[comp.mail.sendmail] How do I recover from NFS hangups from within sendmail?

moore@utkcs2.cs.utk.edu (Keith Moore) (09/10/89)

Briefly, here's the problem:

We have all of our UNIX systems organized so that they appear to share a 
common filesystem via NFS mounts.  Users' home directories are on their
own machines if possible in order to minimize net traffic and load on the
file servers.  Other users have home directories spread across four servers.
We also share a single /var/spool/mail directory among all of these machines.
Each of the sendmails is set up to forward local mail to the "mail server" 
system.  All of this works fine as long as all of the systems are up.  But
if any of the systems containing someone's home directory goes down, and 
someone tries to send mail to that user, the sendmail hangs up trying to
open that user's .forward file.  What I'd like to do is to modify sendmail's
forwarding code to check for the case that the user's .forward file is 
temporarily unavailable, and to mark mail for that user as being temporarily 
undeliverable.  Is there any way to do this?  Shouldn't there be?

This weekend our mail server's sendmail shut down because of the failure
of a single machine owned by a user who gets a lot of mail. 

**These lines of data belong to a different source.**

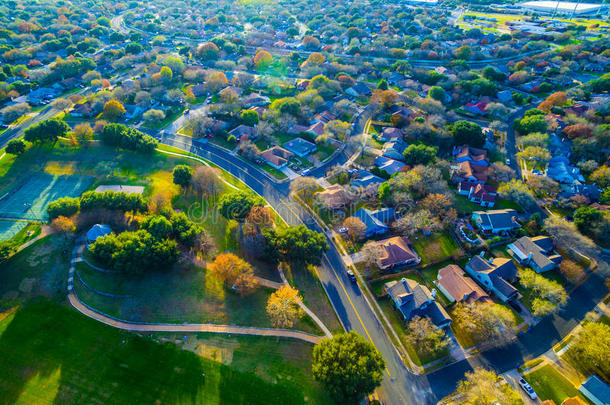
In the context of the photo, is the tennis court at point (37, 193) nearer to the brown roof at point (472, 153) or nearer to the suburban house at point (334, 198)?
the suburban house at point (334, 198)

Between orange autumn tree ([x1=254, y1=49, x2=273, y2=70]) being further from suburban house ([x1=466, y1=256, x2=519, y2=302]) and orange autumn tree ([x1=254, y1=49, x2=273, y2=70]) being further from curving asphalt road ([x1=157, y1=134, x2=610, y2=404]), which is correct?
suburban house ([x1=466, y1=256, x2=519, y2=302])

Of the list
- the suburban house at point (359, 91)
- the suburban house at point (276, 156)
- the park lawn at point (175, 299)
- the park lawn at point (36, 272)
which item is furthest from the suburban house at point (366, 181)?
the park lawn at point (36, 272)

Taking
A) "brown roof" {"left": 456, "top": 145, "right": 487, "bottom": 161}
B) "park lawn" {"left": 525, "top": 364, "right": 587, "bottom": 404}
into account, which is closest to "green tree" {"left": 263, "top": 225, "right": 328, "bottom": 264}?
"park lawn" {"left": 525, "top": 364, "right": 587, "bottom": 404}

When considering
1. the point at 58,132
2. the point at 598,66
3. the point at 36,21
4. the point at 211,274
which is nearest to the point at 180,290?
the point at 211,274

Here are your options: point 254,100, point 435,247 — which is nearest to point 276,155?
point 254,100

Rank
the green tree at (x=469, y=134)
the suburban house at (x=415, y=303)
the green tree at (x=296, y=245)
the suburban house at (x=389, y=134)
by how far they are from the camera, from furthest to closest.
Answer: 1. the suburban house at (x=389, y=134)
2. the green tree at (x=469, y=134)
3. the green tree at (x=296, y=245)
4. the suburban house at (x=415, y=303)

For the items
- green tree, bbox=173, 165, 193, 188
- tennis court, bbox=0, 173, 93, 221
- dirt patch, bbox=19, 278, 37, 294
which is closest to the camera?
dirt patch, bbox=19, 278, 37, 294

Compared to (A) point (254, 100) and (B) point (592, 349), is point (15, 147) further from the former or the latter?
(B) point (592, 349)
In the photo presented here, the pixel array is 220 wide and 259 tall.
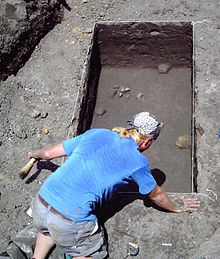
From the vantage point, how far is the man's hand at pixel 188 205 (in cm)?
329

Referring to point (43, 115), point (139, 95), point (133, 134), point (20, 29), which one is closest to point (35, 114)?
point (43, 115)

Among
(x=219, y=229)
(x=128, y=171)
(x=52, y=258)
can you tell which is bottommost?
(x=219, y=229)

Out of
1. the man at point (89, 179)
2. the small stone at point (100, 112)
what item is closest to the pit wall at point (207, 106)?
the man at point (89, 179)

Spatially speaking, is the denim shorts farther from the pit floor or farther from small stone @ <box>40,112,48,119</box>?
the pit floor

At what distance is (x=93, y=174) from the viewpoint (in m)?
2.62

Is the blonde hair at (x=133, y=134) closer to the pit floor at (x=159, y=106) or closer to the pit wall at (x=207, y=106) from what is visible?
the pit wall at (x=207, y=106)

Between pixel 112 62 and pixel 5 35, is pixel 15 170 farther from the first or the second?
pixel 112 62

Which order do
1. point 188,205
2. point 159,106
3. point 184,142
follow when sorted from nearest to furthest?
point 188,205 → point 184,142 → point 159,106

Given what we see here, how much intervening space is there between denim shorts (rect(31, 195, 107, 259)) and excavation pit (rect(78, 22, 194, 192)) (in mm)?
1969

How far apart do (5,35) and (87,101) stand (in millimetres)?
1424

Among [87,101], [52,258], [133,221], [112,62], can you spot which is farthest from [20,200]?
[112,62]

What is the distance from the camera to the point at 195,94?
4.29 metres

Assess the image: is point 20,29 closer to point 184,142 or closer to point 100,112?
point 100,112

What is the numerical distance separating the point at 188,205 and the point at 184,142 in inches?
68.6
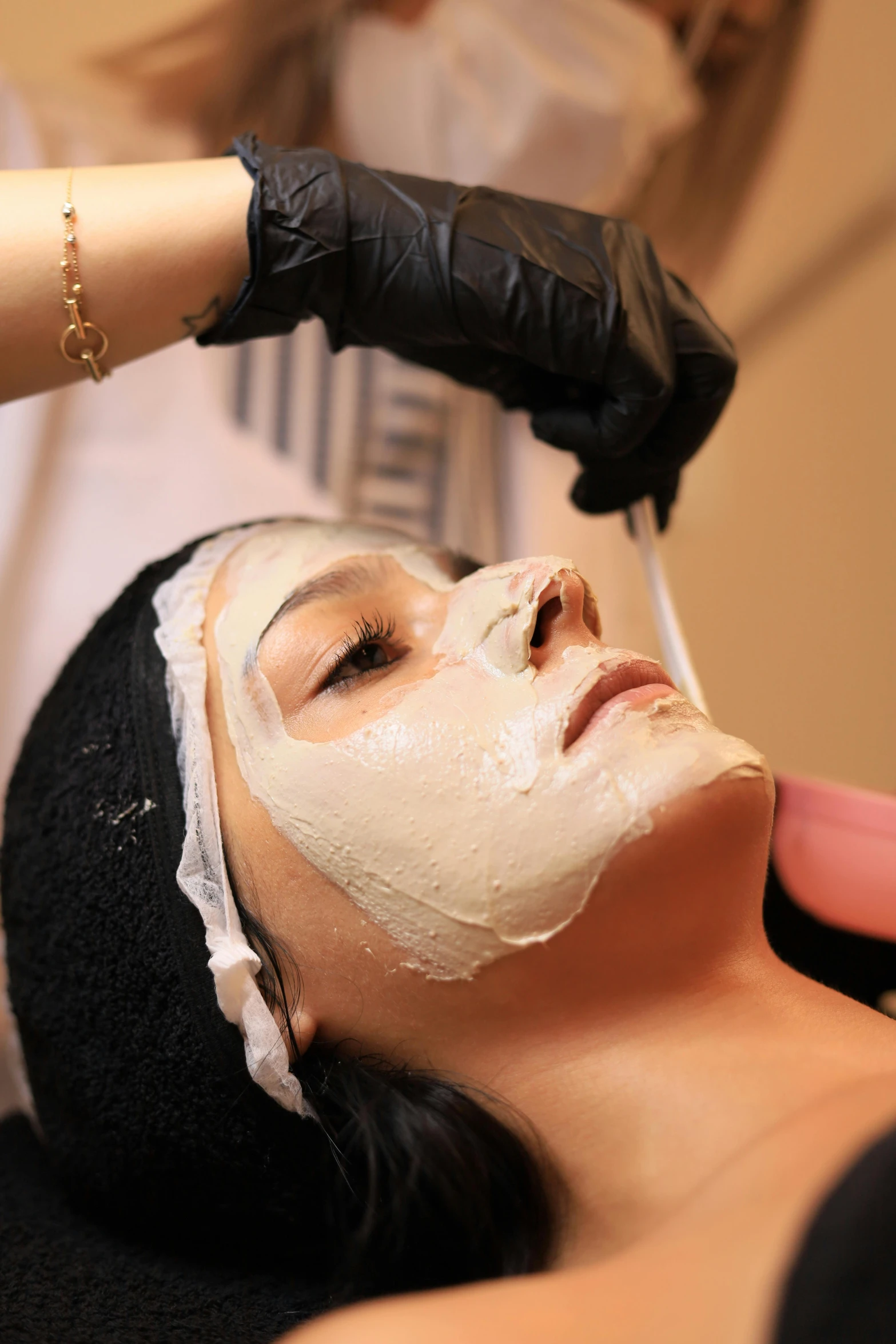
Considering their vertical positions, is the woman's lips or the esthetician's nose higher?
the esthetician's nose

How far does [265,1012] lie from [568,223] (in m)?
0.87

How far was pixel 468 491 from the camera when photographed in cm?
178

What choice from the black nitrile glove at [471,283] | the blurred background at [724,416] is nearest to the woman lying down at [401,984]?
the black nitrile glove at [471,283]

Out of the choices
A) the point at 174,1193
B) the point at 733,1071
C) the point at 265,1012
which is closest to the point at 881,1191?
the point at 733,1071

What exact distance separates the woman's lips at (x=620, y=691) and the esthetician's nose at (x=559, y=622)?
0.18 ft

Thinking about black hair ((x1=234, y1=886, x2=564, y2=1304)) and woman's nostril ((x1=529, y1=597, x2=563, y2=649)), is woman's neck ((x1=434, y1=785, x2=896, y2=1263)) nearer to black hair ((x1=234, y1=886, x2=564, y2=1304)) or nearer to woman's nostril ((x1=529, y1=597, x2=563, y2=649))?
black hair ((x1=234, y1=886, x2=564, y2=1304))

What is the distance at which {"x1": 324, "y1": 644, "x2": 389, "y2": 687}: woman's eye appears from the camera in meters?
0.88

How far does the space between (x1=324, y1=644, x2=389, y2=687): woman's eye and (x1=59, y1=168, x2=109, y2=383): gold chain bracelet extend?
44cm

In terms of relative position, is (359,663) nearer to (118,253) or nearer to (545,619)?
(545,619)

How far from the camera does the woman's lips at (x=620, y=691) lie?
771mm

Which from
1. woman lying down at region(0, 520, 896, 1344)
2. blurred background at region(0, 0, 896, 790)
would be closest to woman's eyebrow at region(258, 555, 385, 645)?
woman lying down at region(0, 520, 896, 1344)

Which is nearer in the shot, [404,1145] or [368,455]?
[404,1145]

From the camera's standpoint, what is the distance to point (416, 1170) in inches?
30.3

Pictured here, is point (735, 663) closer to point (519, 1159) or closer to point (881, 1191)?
point (519, 1159)
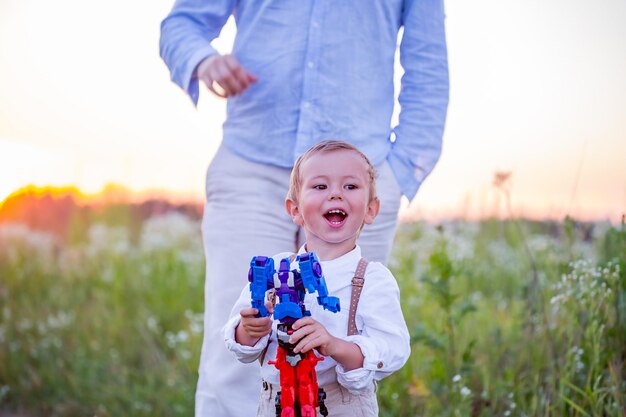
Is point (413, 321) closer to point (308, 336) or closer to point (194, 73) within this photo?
point (194, 73)

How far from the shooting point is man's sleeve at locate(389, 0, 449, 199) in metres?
2.70

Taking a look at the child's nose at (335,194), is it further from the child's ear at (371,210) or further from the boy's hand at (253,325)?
the boy's hand at (253,325)

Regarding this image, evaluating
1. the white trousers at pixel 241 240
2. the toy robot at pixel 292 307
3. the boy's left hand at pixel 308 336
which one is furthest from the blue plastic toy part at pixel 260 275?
the white trousers at pixel 241 240

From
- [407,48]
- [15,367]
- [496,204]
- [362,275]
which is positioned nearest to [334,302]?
Answer: [362,275]

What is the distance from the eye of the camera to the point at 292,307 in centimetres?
180

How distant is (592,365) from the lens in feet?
9.43

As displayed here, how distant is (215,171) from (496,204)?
3.78 meters

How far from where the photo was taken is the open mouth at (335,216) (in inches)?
79.0

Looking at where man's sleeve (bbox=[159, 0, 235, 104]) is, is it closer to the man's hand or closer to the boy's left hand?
the man's hand

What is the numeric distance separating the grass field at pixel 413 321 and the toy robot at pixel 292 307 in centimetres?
126

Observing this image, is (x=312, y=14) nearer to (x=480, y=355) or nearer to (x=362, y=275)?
(x=362, y=275)

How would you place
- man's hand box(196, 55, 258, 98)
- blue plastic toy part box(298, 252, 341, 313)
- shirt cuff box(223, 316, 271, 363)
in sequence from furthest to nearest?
man's hand box(196, 55, 258, 98) < shirt cuff box(223, 316, 271, 363) < blue plastic toy part box(298, 252, 341, 313)

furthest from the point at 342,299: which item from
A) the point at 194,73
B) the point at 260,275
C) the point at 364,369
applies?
the point at 194,73

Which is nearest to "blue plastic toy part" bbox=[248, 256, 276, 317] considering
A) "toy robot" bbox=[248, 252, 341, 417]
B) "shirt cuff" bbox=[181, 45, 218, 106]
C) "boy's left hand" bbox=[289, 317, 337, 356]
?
"toy robot" bbox=[248, 252, 341, 417]
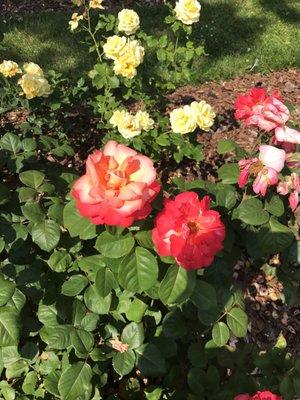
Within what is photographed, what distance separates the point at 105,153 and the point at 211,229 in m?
0.36

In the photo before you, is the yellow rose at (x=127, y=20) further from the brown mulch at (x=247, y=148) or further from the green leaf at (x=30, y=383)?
the green leaf at (x=30, y=383)

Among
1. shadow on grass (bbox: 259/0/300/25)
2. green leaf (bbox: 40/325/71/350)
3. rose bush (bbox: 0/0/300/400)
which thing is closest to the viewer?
rose bush (bbox: 0/0/300/400)

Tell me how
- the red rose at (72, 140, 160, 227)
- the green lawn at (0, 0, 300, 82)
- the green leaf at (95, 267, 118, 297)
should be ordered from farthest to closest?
the green lawn at (0, 0, 300, 82) < the green leaf at (95, 267, 118, 297) < the red rose at (72, 140, 160, 227)

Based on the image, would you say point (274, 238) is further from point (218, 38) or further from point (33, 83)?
point (218, 38)

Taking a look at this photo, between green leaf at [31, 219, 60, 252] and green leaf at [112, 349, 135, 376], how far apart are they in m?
0.44

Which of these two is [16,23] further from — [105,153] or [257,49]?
[105,153]

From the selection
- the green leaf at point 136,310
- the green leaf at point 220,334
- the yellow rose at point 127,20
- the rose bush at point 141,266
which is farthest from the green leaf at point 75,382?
the yellow rose at point 127,20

It's beginning to look as if kernel mods are the cleanest way out...

Our mail server's sendmail is running 5.61+IDA patches and Ultrix 3.0.

Keith Moore			Internet: moore@cs.utk.edu
University of Tenn. CS Dept.	BITNET: moore@utkvx
107 Ayres Hall, UT Campus	UT Decnet: utkcs2::moore
Knoxville Tennessee 37996-1301	Telephone: +1 615 974 0822
-- 
Keith Moore			Internet: moore@utkcs2.cs.utk.edu
University of Tenn. CS Dept.	BITNET: moore@utkvx
107 Ayres Hall, UT Campus	UT Decnet: utkcs2::moore
Knoxville Tennessee 37996-1301	Telephone: +1 615 974 0822

cfe+@andrew.cmu.edu (Craig F. Everhart) (09/12/89)

We in the Andrew project at CMU gave up on using sendmail to touch
anything but files that were on the machine's local disk, for reasons
much like what you outlined.  We wound up re-writing the whole local
transport mechanism for AFS (Andrew File System--yes, not NFS) so that
it would be sensitive to the existence of transient failures.  Not only
that, but the AFS developers were working in the next-door offices, so
we had an ``opportunity'' to make sure that transient errors were
distinguishable from persistent ones by returning different values in
errno.  (Thus, an open()-for-reading that fails with an errno of ENOENT
is an authoritative statement of the absence of some file or directory,
while other errno values, such as ETIMEDOUT, are returned to indicate
some transient problem such as a server or network outage.)

Two things:
(1) we expect that all of this local mail delivery system (AMDS, Andrew
Mail Delivery System) will be available on the X11R4 tape under
contrib/andrew; and
(2) Does NFS have some collection of rules for indicating transient vs.
persistent failures?  What are they?  Whatever they are, I'm real
interested in finding out, and they could be the way out for Keith
Moore's problems, too.

		Thanks,
		Craig Everhart